** SUPPLIED TEXT follows **

United Nations Assistance Mission for Rwanda
- Abbreviation: UNAMIR
- Formation: 5 October 1993
- Type: Peacekeeping mission
- Legal status: Completed
- Head of Mission: Jacques-Roger Booh-Booh (October 1993 – July 1994) Shahryar Khan (July 1994 – March 1996)
- Force Commander: Roméo Dallaire (October 1993 – September 1994) Guy Tousignant (September 1994 – December 1994) Shiva Kumar (December 1994 – March 1996)
- Parent organization: United Nations Security Council

= United Nations Assistance Mission for Rwanda =

1993 peacekeeping mission

The United Nations Assistance Mission for Rwanda (UNAMIR) was established by United Nations Security Council Resolution 872 on 5 October 1993. It was intended to assist in the implementation of the Arusha Accords, signed on 4 August 1993, which was meant to end the Rwandan Civil War. The mission lasted from October 1993 to March 1996. Its activities were meant to aid the peace process between the Hutu-dominated Rwandese government and the Tutsi-dominated rebel Rwandan Patriotic Front (RPF). The UNAMIR has received much attention for its role in failing, due to the limitations of its rules of engagement, to prevent the Rwandan genocide and outbreak of fighting. Its mandate extended past the RPF overthrow of the government and into the Great Lakes refugee crisis. The mission is thus regarded as a major failure.

== Background ==
In October 1990 the Rwandan Civil War began when the Rwandan Patriotic Front rebel group invaded across Uganda's southern border into northern Rwanda. The RPF was composed of over 4,000 soldiers, mostly the children of Tutsi refugees who had fled anti-Tutsi purges in Rwanda between 1959 and 1963. It portrayed itself as a democratic, multi-ethnic movement and demanded an end to ethnic discrimination, to economic looting of the country by government elites and a stop to the security situation that continued to generate refugees. It was supported by the Ugandan government of Yoweri Museveni, who had come to power in the Ugandan Bush War with significant support from the Rwandan refugees in the country. However, the Rwandan Armed Forces (FAR) was saved by reinforcements from France and Zaire, who backed the government of Rwandan President Juvénal Habyarimana, who had been in power since 1973.

** End of SUPPLIED TEXT **
** ENTRIES PROVIDED follows **

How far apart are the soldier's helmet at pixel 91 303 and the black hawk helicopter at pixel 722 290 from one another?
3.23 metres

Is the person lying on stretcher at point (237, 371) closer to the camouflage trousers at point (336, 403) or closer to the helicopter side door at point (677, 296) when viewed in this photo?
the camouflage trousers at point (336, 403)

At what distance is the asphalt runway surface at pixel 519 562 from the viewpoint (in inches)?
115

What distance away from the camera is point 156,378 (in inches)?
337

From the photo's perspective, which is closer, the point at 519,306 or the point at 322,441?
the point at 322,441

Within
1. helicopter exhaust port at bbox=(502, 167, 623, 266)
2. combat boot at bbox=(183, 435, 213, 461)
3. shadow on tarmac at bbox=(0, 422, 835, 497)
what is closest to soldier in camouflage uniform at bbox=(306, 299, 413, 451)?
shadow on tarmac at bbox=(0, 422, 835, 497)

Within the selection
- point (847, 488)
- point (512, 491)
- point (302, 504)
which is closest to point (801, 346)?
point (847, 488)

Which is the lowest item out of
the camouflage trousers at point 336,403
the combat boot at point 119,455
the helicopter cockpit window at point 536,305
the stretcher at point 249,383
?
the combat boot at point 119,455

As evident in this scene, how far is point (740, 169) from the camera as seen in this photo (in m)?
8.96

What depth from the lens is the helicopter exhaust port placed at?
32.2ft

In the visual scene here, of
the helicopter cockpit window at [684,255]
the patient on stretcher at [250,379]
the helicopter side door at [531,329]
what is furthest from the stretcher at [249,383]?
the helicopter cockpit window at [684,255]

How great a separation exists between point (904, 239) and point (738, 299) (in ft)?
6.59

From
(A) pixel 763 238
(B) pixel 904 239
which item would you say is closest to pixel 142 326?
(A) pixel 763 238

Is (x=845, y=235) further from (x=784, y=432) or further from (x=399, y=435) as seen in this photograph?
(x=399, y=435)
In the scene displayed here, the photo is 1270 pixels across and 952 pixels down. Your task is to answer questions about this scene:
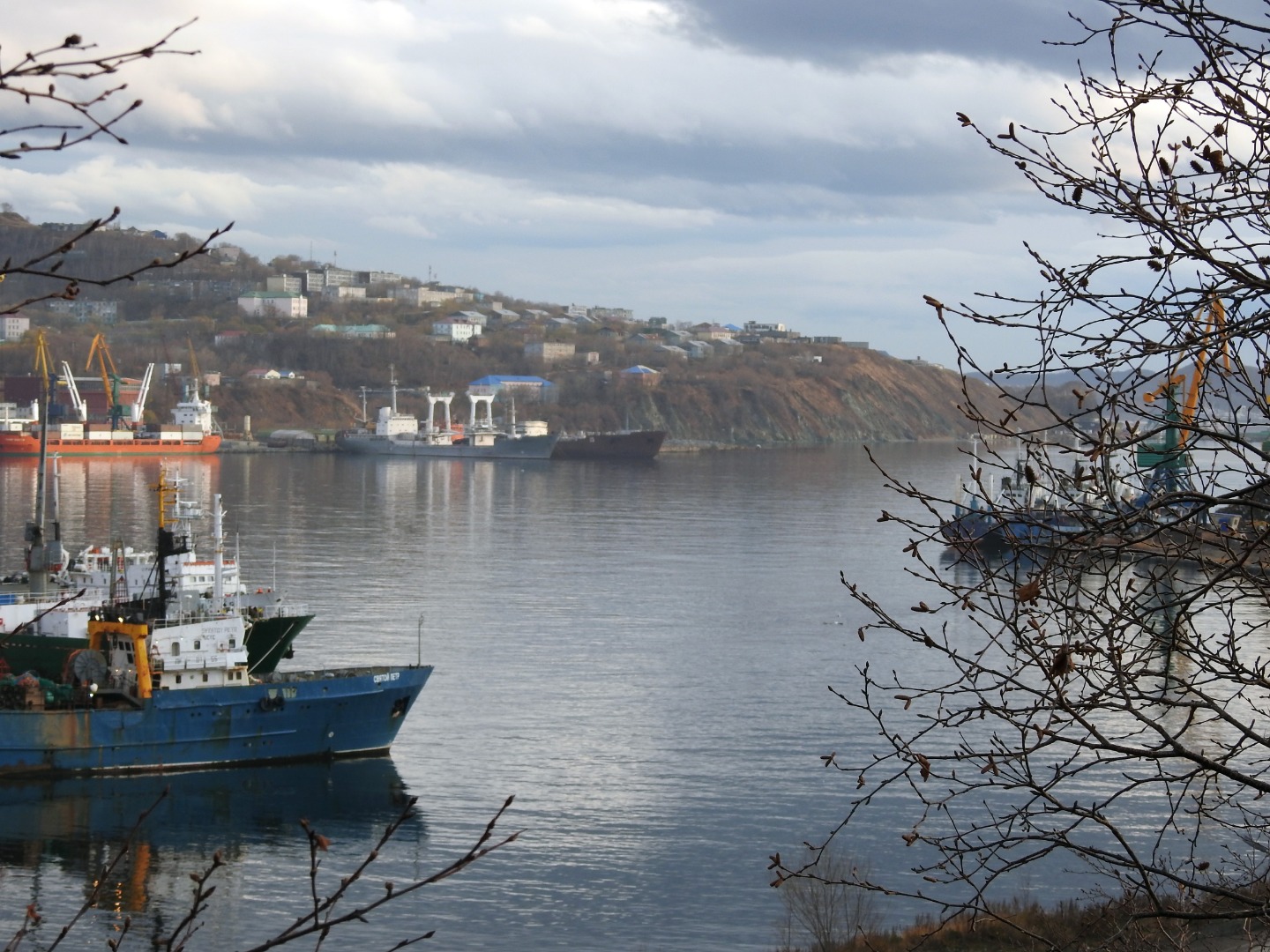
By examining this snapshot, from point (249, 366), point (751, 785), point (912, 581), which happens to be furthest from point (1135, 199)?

** End of ENTRIES PROVIDED **

• [WORK INSTRUCTION A]: In the UNAMIR text, give the passage between "The United Nations" and "a major failure.", inclusive, again, swapping "Arusha Accords" for "Arusha Peace Agreement".
• [WORK INSTRUCTION B]: According to the UNAMIR text, which resolution established the mission?
• [WORK INSTRUCTION C]:
For each statement, say whether it agrees with the UNAMIR text, and quote the words that decide it.
(i) The Arusha Accords were signed on 4 August 1993.
(ii) The Rwandan Patriotic Front invaded Rwanda from Zaire.
(iii) Juvénal Habyarimana had been in power since 1973.

• [EXPECTED OUTPUT A]:
The United Nations Assistance Mission for Rwanda (UNAMIR) was established by United Nations Security Council Resolution 872 on 5 October 1993. It was intended to assist in the implementation of the Arusha Peace Agreement, signed on 4 August 1993, which was meant to end the Rwandan Civil War. The mission lasted from October 1993 to March 1996. Its activities were meant to aid the peace process between the Hutu-dominated Rwandese government and the Tutsi-dominated rebel Rwandan Patriotic Front (RPF). The UNAMIR has received much attention for its role in failing, due to the limitations of its rules of engagement, to prevent the Rwandan genocide and outbreak of fighting. Its mandate extended past the RPF overthrow of the government and into the Great Lakes refugee crisis. The mission is thus regarded as a major failure.

• [EXPECTED OUTPUT B]: United Nations Security Council Resolution 872.

• [EXPECTED OUTPUT C]:
(i) Yes: "signed on 4 August 1993"
(ii) No: "invaded across Uganda's southern border into northern Rwanda"
(iii) Yes: "who had been in power since 1973"